The use of color photographs in print journalism depends on a decade of technological progress in color reproduction. Yet one can argue that what is called the ``new color photojournalism'' predates the capacity of newspapers to use it. One of the movemnet's pioneers is Alex Webb, who has worked for the picture agency Magnum Photos since 1976.

The new color photojournalism is not just tinted black-and-white photography. As every amateur snap-shooter knows, color is assertive and acerbic. A well-balanced scene in black and white may appear fickle or vexing in color. Reds and yellows push forward; blues recede. Moreover, the color palette has strong emotional associations.

What Webb and other contemporary photojournalists have attempted to do is modulate color in such a way that it is never merely sweet, while expanding its connotations in order to depict the daily life of a place.

In Webb's first book, ``Hot Light/Half-Made World'' (1986), which was photographed in the tropics, color occasionally overwhelms the subject. But in these new photographs, taken in the two-year period after Jean-Claude Duvalier fled Haiti, color and subject are in tense equilibrium. The horror of Haiti - malnourished children, political repression, show killing - effuses from these pictures in traumatized colors.

The strength of Webb's photography, indeed of the new color photojournalism, is that it eschews simple storytelling.
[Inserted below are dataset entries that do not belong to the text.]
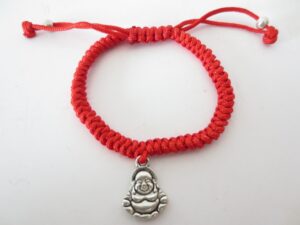 Grooshandel - Verstellbares Happy Buddha-Armband II (per 12 Stck)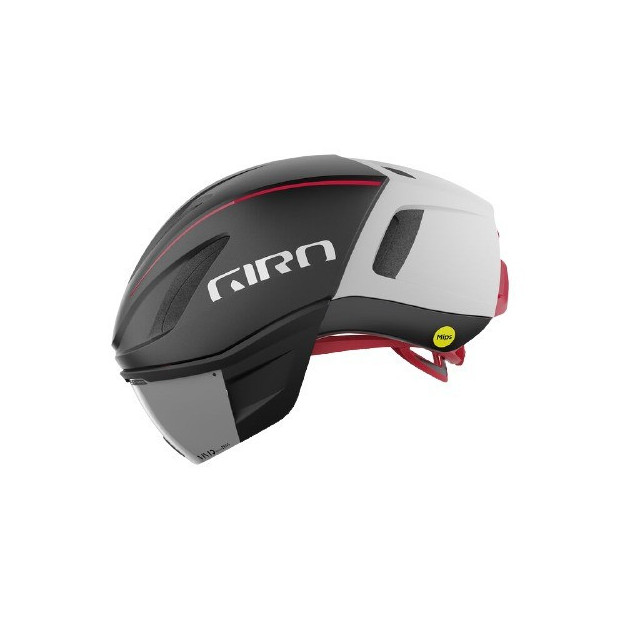 Casque Giro Vanquish Mips Noir Mat/Blanc/Rouge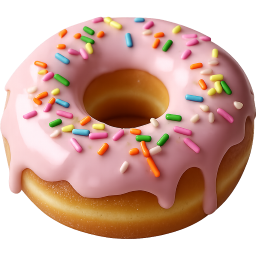 pink donut Discord emoji — free static PNG download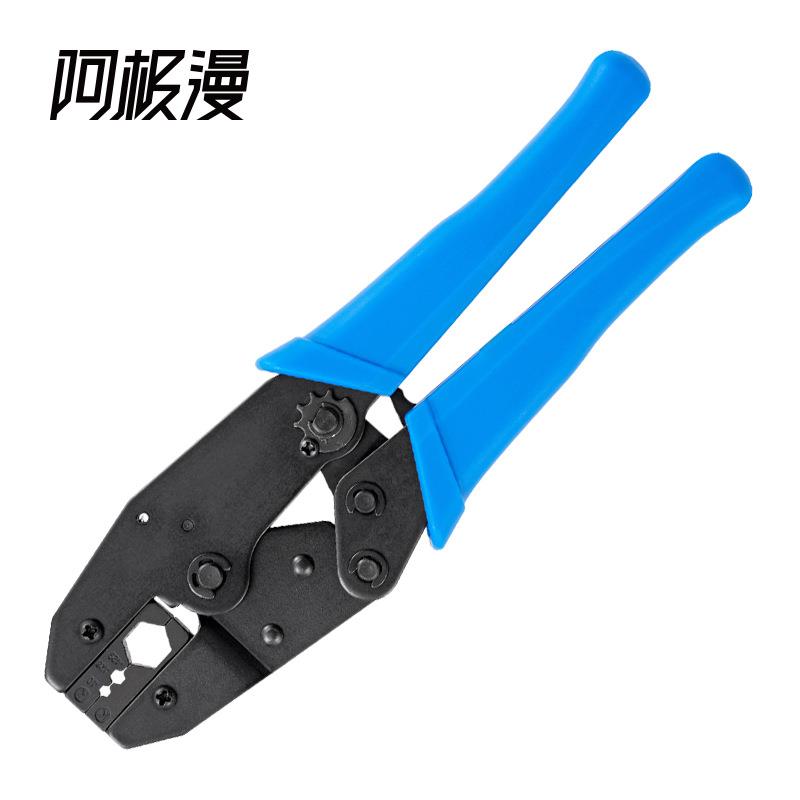 阿极漫 RG11/174/179/213同轴电缆棘轮压线钳三孔六角压接钳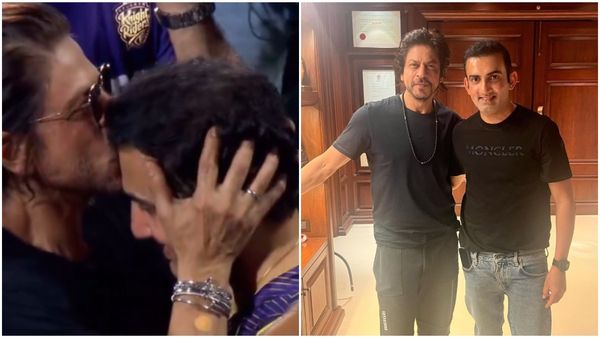 ಗೌತಮ್ ಗಂಭೀರ್ ಹಣೆಗೆ ಮುತ್ತಿಟ್ಟ ಶಾರುಖ್ ಖಾನ್ ಬ್ಲಾಂಕ್ ಚೆಕ್ ಕೊಟ್ಟಿದ್ದು ನಿಜವೇ?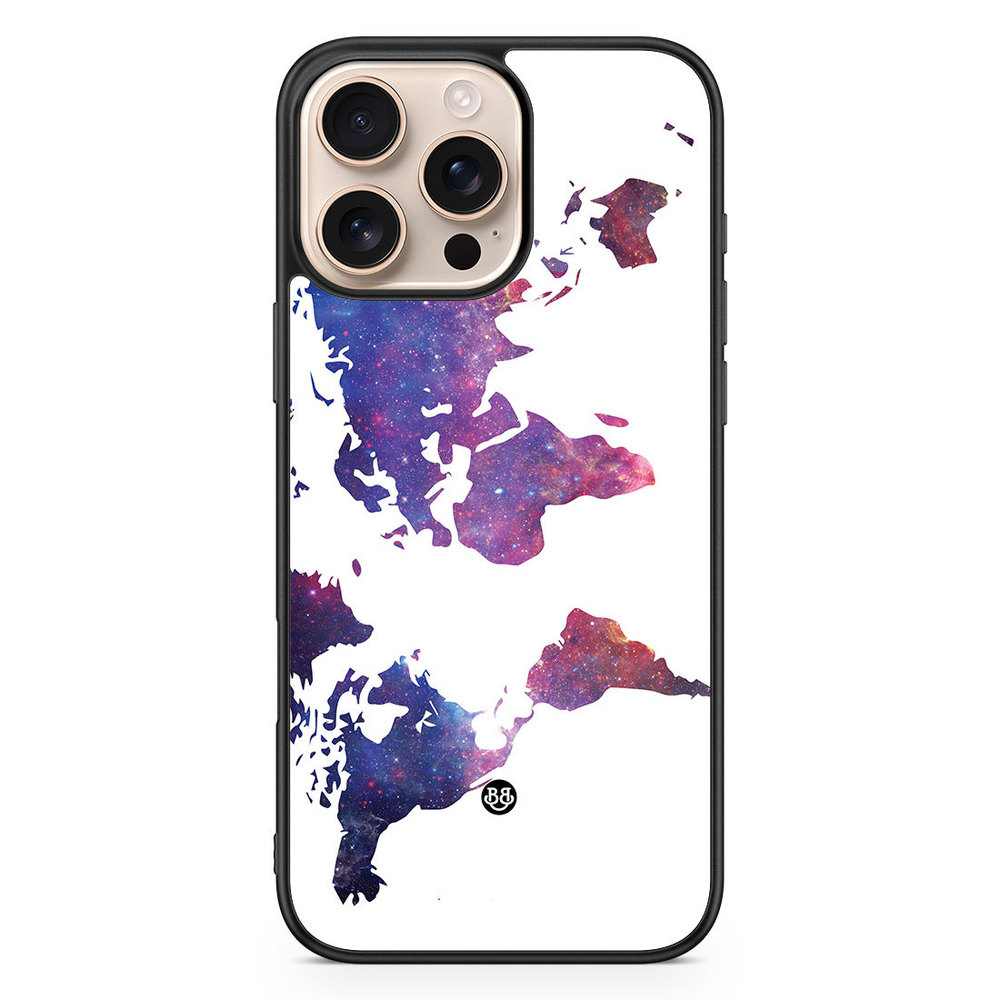 iPhone 16 Pro Max Case - World Map Space
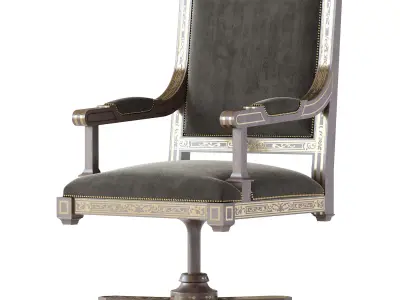 Chair from arabic 3D model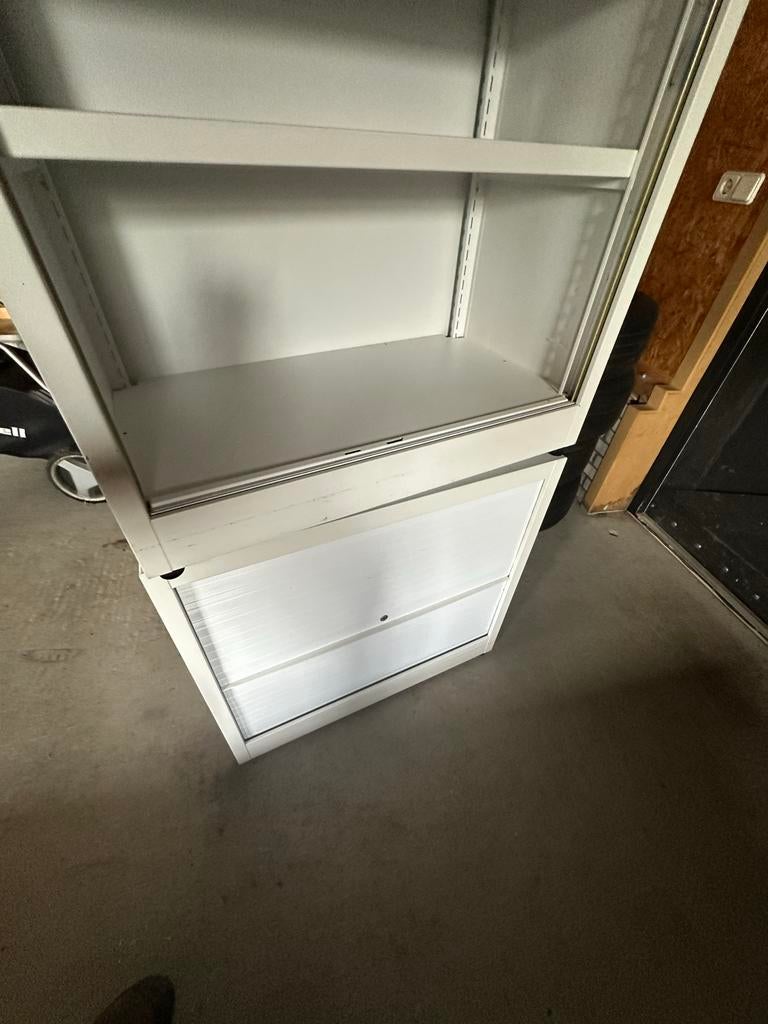 Archiefkasten met roldeur, Ophalen, Gebruikt, 100 tot 150 cm, 50 tot 100 cm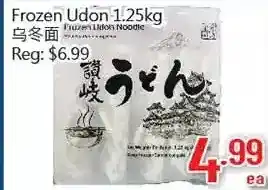 Frozen udon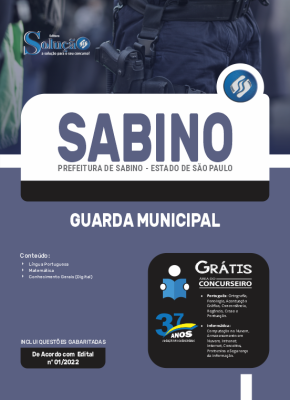 Apostila Prefeitura de Sabino - SP - Guarda Municipal - Imagem 3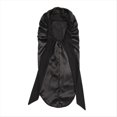 thumbnail image 1 of Gorro para Dormir para Mujer, Gorro para Dormir con Larga, Pelo , Gorro para Dormir Nocturno, Gorros de Ducha para Sauna, Gorro de Baño Negro, 1 of 6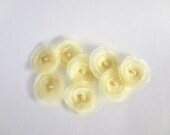 Yellow Organza  Poppies Embellishment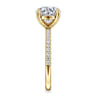 Twain - 14K Yellow Gold Round Diamond Engagement Ring - 0.2 ct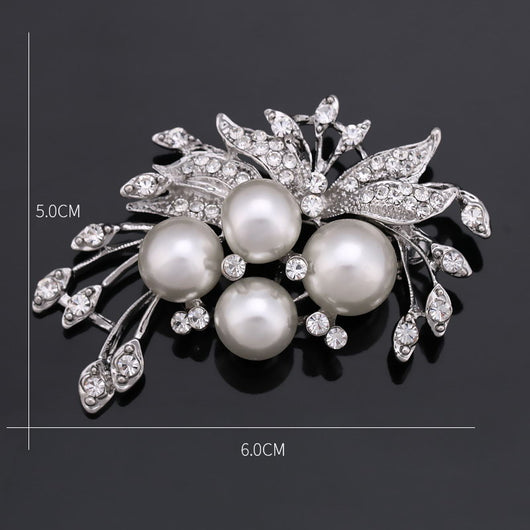 Broche de Perlas y Cristales Brillantes - Image 7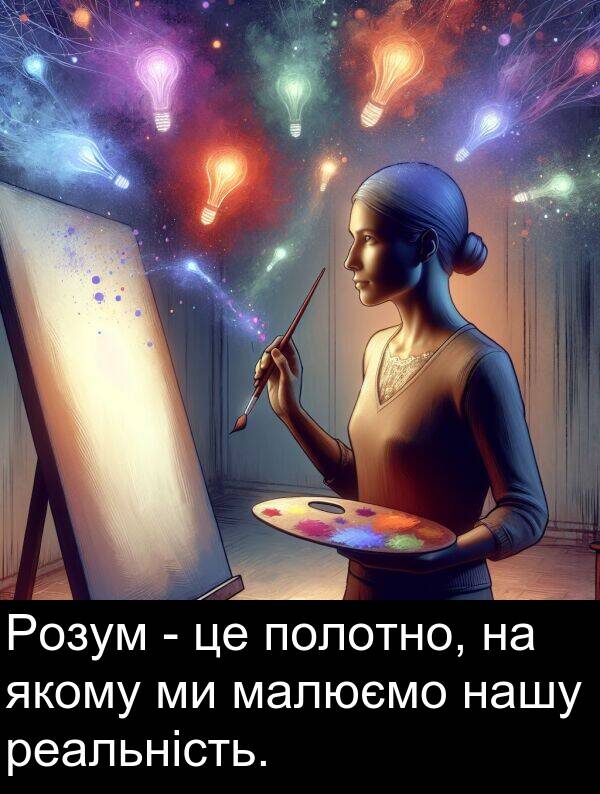 малюємо: Розум - це полотно, на якому ми малюємо нашу реальність.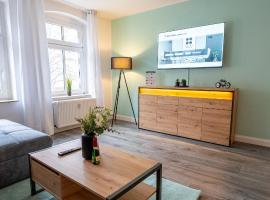 Luxury Vista Apartment I Küche I WLAN I Smart-TV, lavprishotell i Magdeburg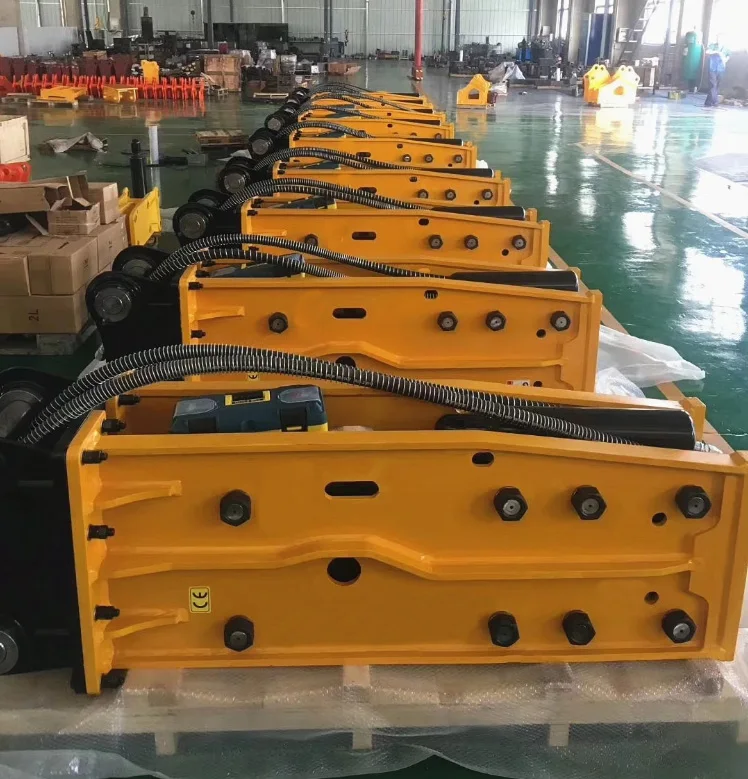 China Manufacturer Main Brand Sb60 Demolition Rock Breaker Parts Hydraulic Hammer for Mini Excavator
Where Margaret Bourke-White and W. Eugene Smith would be sure that each image was part of a clear, linear narrative, Webb sequences his pictures like a dream - or a nightmare. In one image, we observe sycophants at a military reception; in the next picture we are in a private home in the village of Lascahobas, or outside a movie-house in Port-au-Prince, or part of a street crowd standing beside a mutilated body.

The experience is all the more grisly for being incoherent, and all the more sharp because the viewer comes to realize that each of these scenes could be taking place simultaneously. No one image has a greater claim to truth than any other.

Anyone who goes to the abyss and brings back pictures will be accused of voyeurism or pessimism. No doubt these images teeter on the brink of spectacle. But they do so not to deliver cheap shock, but because ordinary life in Haiti pitches and rolls on the edge of delirium.

Webb's images of Haiti are profoundly disturbing. ``Under a Grudging Sun'' presents the conundrum of modern communications media. It observes, and observes passionately, that that which can be made visible cannot be so easily changed.